There has been a lot of concern about UUIDs as the primary identifier in certain circumstances. In the context of ongoing operations, there are a number of areas where people transact in identifiers in analog ways. The purpose of this thought piece is to call out a few types of identifiers that are in use in library systems, note some of their properties and what circumstances they are useful in, and to call for deliberate choices when choosing an identifier for any particular type of record based on the context in which it is used.
By way of context for this discussion, the ways in which libraries and their patrons and partners transact in identifiers is not to be minimized. For example, when people need to unambiguously reference a specific bibliographic record they will jot down that bib id or read it over the phone. This happens all the time, when troubleshooting, helping a patron, and similar circumstances. In the context of migration, there is a concern that we already have identifiers for many records and the relationships (in the RDBMS sense) between records are already encoded with these, translating to UUIDs is a potential source of error. Libraries also often use identifiers to in constructing persistent identifiers for bib records or to coordinate with external systems. For example, bib ids are used in persistent identifiers in the public catalog for patrons to have persistent links, for professors to make reading lists, etc. Changing these, even their format, has repercussions outside of the library.

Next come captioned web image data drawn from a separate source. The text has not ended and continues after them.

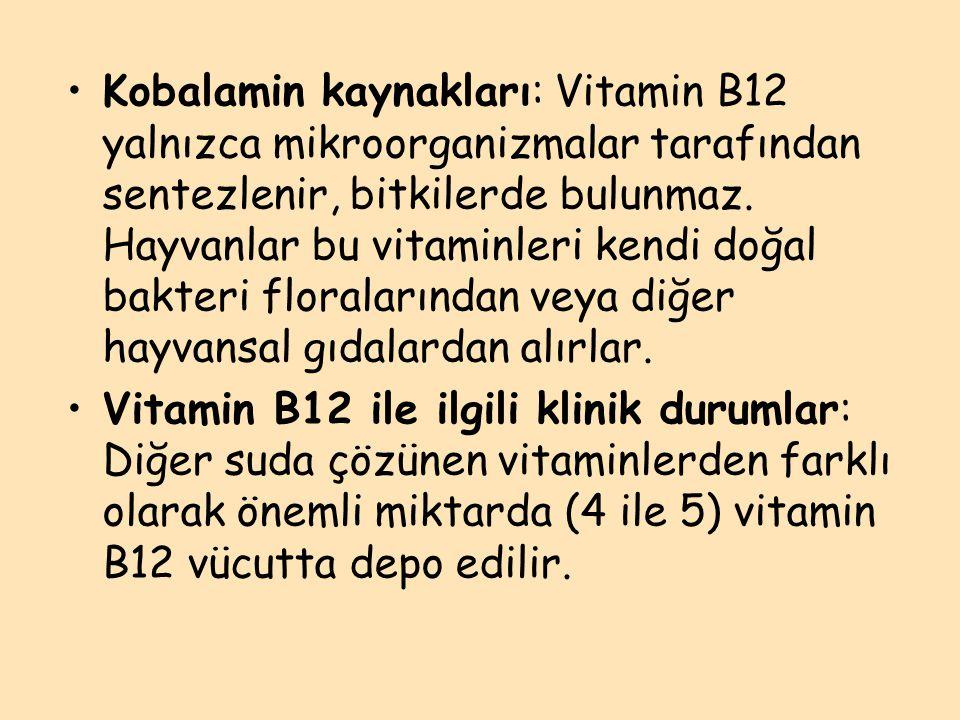 Kobalamin kaynakları: Vitamin B12 yalnızca mikroorganizmalar tarafından sentezlenir, bitkilerde bulunmaz. Hayvanlar bu vitaminleri kendi doğal bakteri floralarından veya diğer hayvansal gıdalardan alırlar.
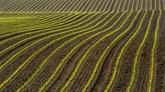 L'agriculture et l'alimentation dotées de 1,2 milliard d'euros dans le plan de relance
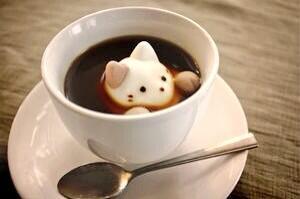 향기로운 오후 되세요~ RT @joypoodle: 夜のコーヒータイムにゃ☆彡 http://t.co/35WggEJ8uO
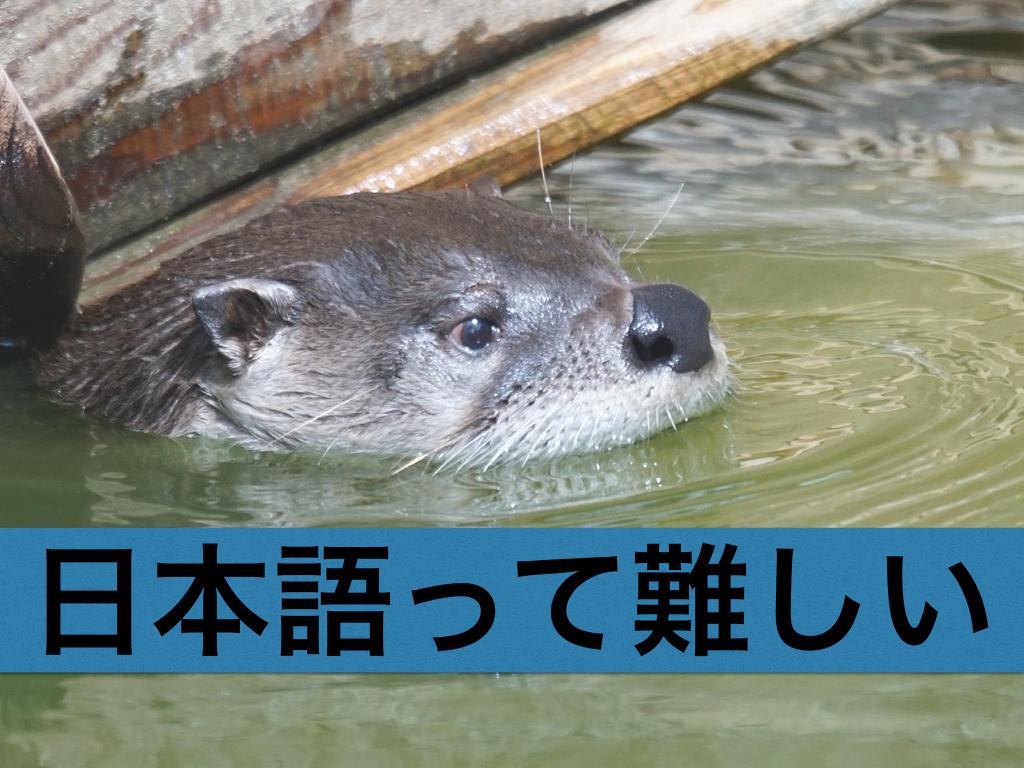 f:id:Shun_Yuki:20160617073111j:plain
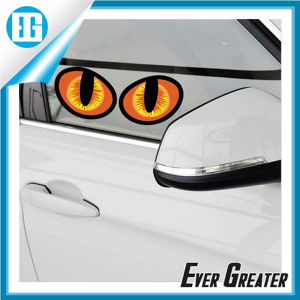 Full Color Vinyl Sticker for Cars Outdoor pictures & photos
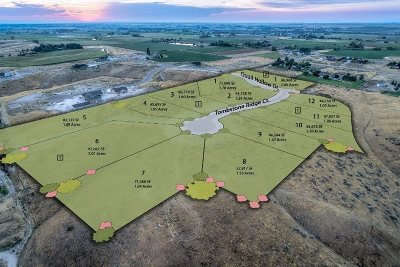 Middleton Residential Lots & Land For Sale: 24353 Tombstone Ridge Ct.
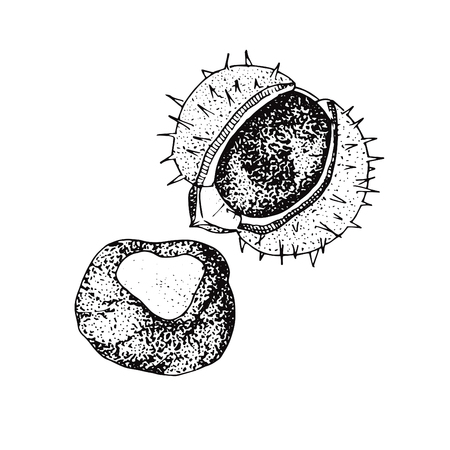 Fruit of chestnut tree hand drawn sketch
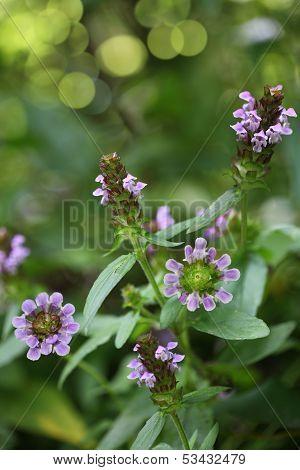 Selfheal Wildflower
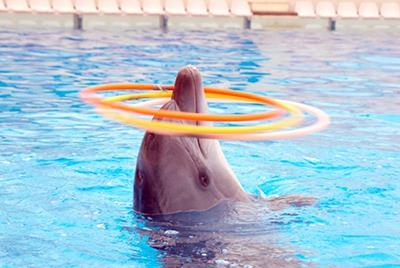 Antalya Dolphinland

There are three basic types of identifiers that are of interest:
These are alphanumeric codes, typically short in length, which are defined by hand. There may be some system defaults for a specific code and the implementing site may define more.

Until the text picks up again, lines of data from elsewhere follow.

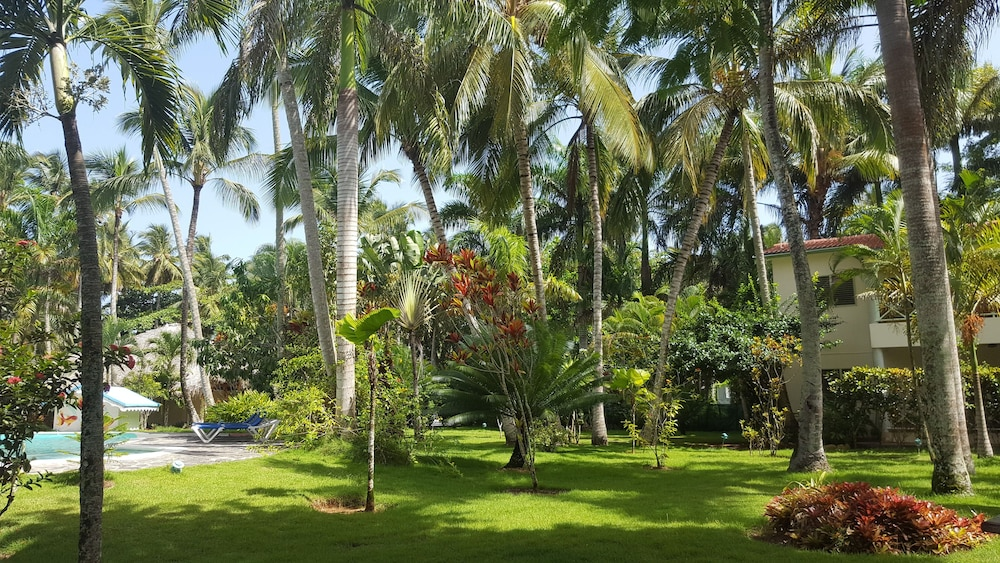 View from Property, Oasis Hotel Las Terrenas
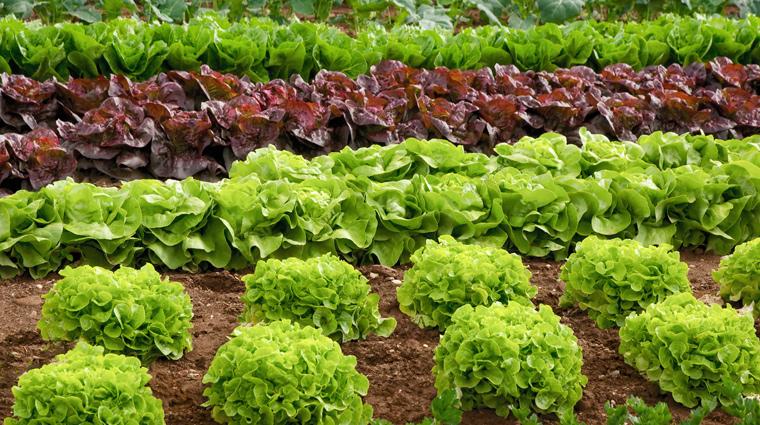 Gesundheitsbewusstsein wichtig bei der Lebensmittelwahl
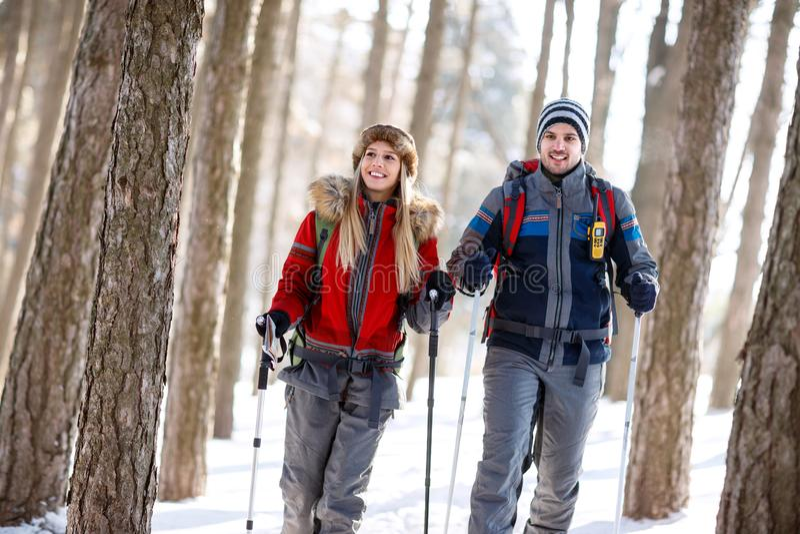 Hikers соединяют в зиме в лесе стоковые фото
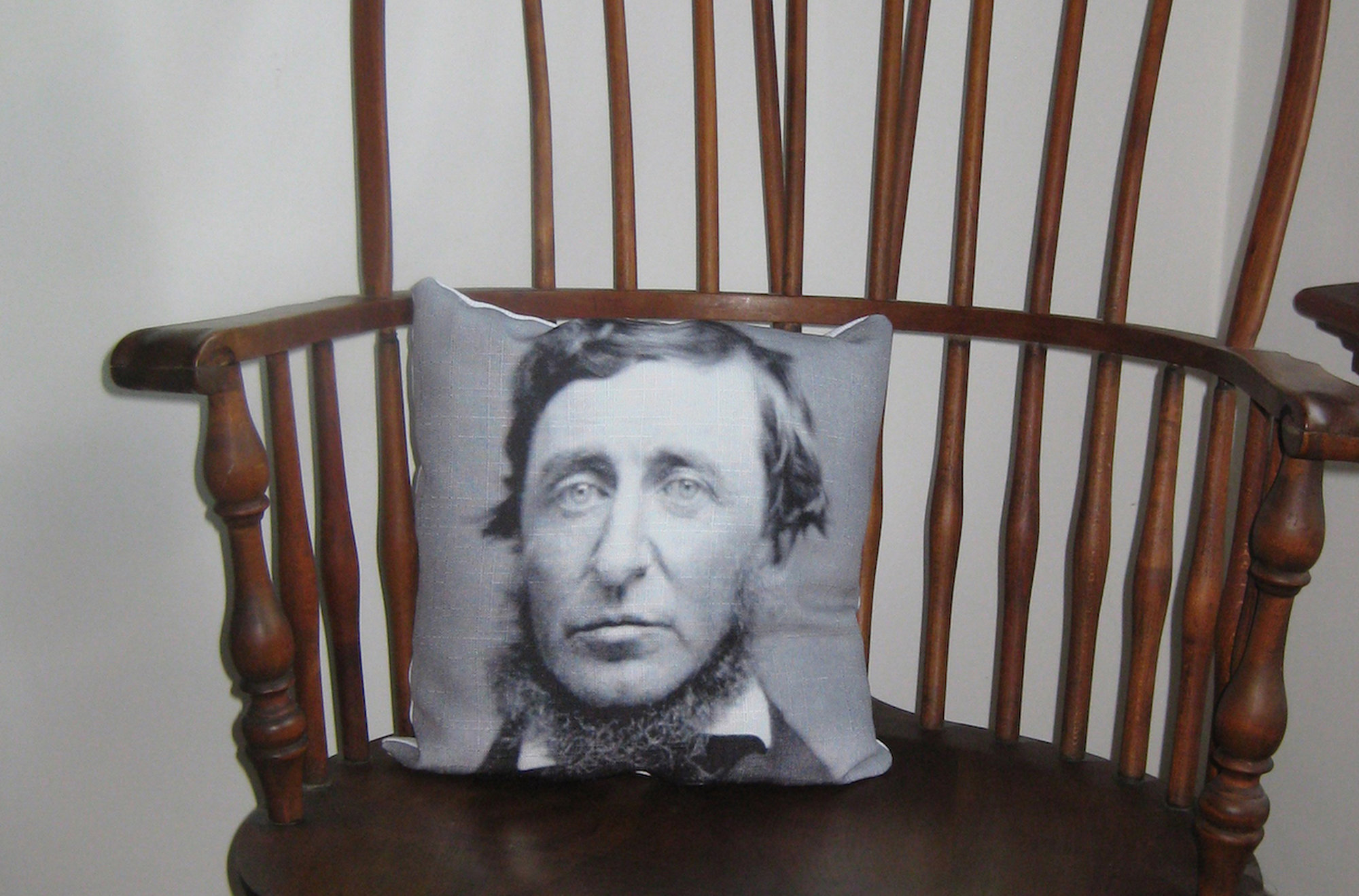 Thoreau Pillow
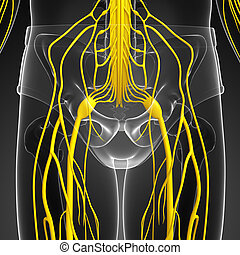 Male nervous system artwork - Illustration of Male nervous...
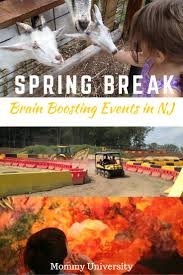 brain boosting spring break events in nj mommy university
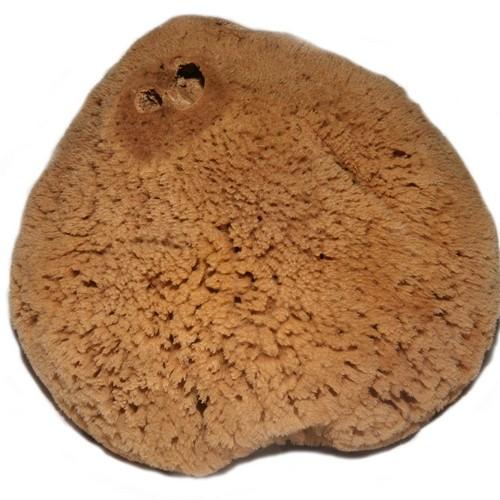 Hardhead Sponge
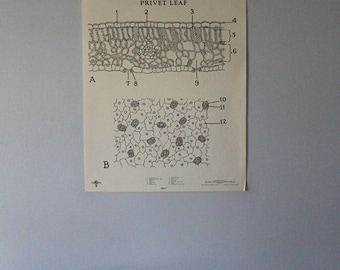Vintage Privet Leaf classroom chart from Turtox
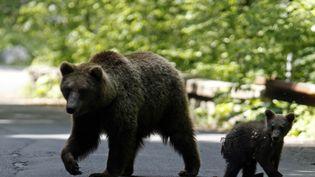 Un ours brun et son ourson sur une route à Sinaia, au nord de Bucarest, en Roumanie, en 2009. (RADU SIGHETI / REUTERS)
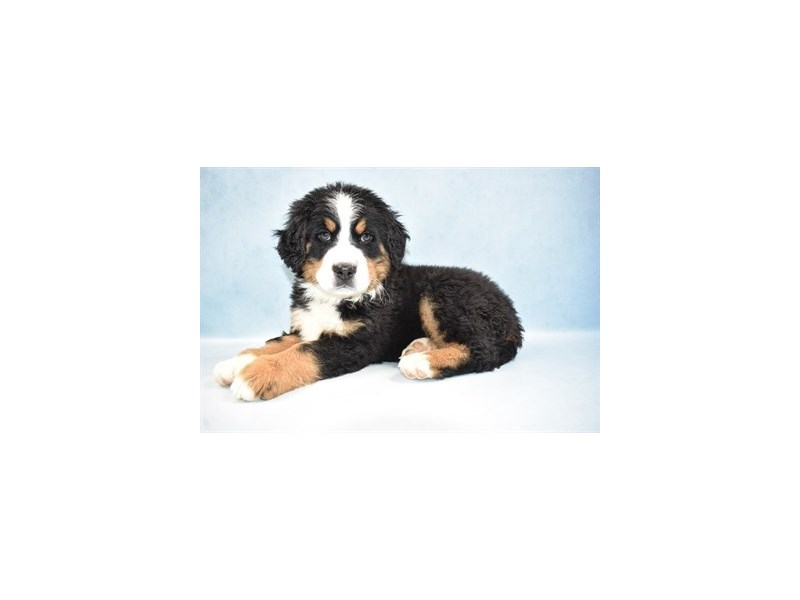 Bernese Mountain Dog-Female-Black Rust and White-2605018-Petland Jacksonville Florida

Useful cases are when there are a relatively small number of such things. Item status code, borrower types, location codes, donor codes often fit this description. The codes often serve as a valuable local shorthand, whether for operational reference or making SQL queries of the data. The display labels corresponding to the codes may change over time as the context of their display changes, but operational references to these codes are stable and staff learn them quickly.

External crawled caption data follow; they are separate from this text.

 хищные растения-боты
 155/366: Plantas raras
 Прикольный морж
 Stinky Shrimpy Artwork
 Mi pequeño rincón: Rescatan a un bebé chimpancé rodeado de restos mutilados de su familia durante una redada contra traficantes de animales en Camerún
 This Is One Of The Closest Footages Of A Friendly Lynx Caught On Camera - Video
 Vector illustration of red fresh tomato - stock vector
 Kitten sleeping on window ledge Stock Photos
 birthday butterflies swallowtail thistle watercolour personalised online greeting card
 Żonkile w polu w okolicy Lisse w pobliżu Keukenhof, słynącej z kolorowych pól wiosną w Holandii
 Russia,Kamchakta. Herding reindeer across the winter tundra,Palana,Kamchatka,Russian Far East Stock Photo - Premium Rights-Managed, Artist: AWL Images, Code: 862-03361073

Identifiers which start with a number and automatically increment as assigned. These are used almost universally for bibliographic records, for example. (Variations would include accession numbers that might begin with a year.) These allow unambiguous reference over time by humans and between systems.
See post 7 below by @peter ]
128-bit integers with a particular pattern of alphanumeric display. These are convenient from the software perspective as they can be generated without reference to existing storage, but are miserable for humans to transact in. From that perspective, they are most suitable for cases where humans do not use the identifier directly. For example, transactional records like loans. A UUID makes good sense here: the humans looking for the loan will typically be looking for the patron or for the item in the loan, often by barcode in either case, and I believe rarely if ever need to make direct analog references to the loan record itself.
So far UUIDs have been used as the primary identifiers. One appealing feature of the UUID is that it is Universally Unique. However, in order to resolve any UUID in FOLIO, one would need to know what type of object it refers to and which tenant it belongs to in order to query the correct storage module. (Or to query each by brute force.) Any message pointing to an object would need to carry enough contextual information to identify the address of the storage module where that object can be found. So the universally unique attribute would seem to be less important, and the main concern would be uniqueness within that storage module.
There has been talk about accommodating human-readable IDs as a secondary identifier, tracked in parallel with the UUIDs. It’s not clear that two parallel identifiers for record types that need something human-readable is a desirable. It’s a form of double-entry of data. And for those operations where the human-readable identifier is useful, APIs would either need to support operations based on both identifiers, or there would always be some lookup involved. In short, we would be talking about adding human-readable identifiers as an afterthought for those records where it is needed, and that would seem to introduce some unnecessary complexity, assuming that the previous conclusion about uniqueness within the storage module holds.
Where does this line of thinking lead?
My current view is that any three of these types of identifiers could be suitable for a given record type, given the manner in which they are used. A desirable approach might be, for any given record type, to determine the type of primary identifier based on the context in which that identifier will be used. This could come out of discussion between the developers and the relevant SIG. RMB might be extended to allow for the type of identifier to be specified by the developer, and that would be reflected in the relevant JSON schema.
I am happy to discuss and to have holes poked in the above.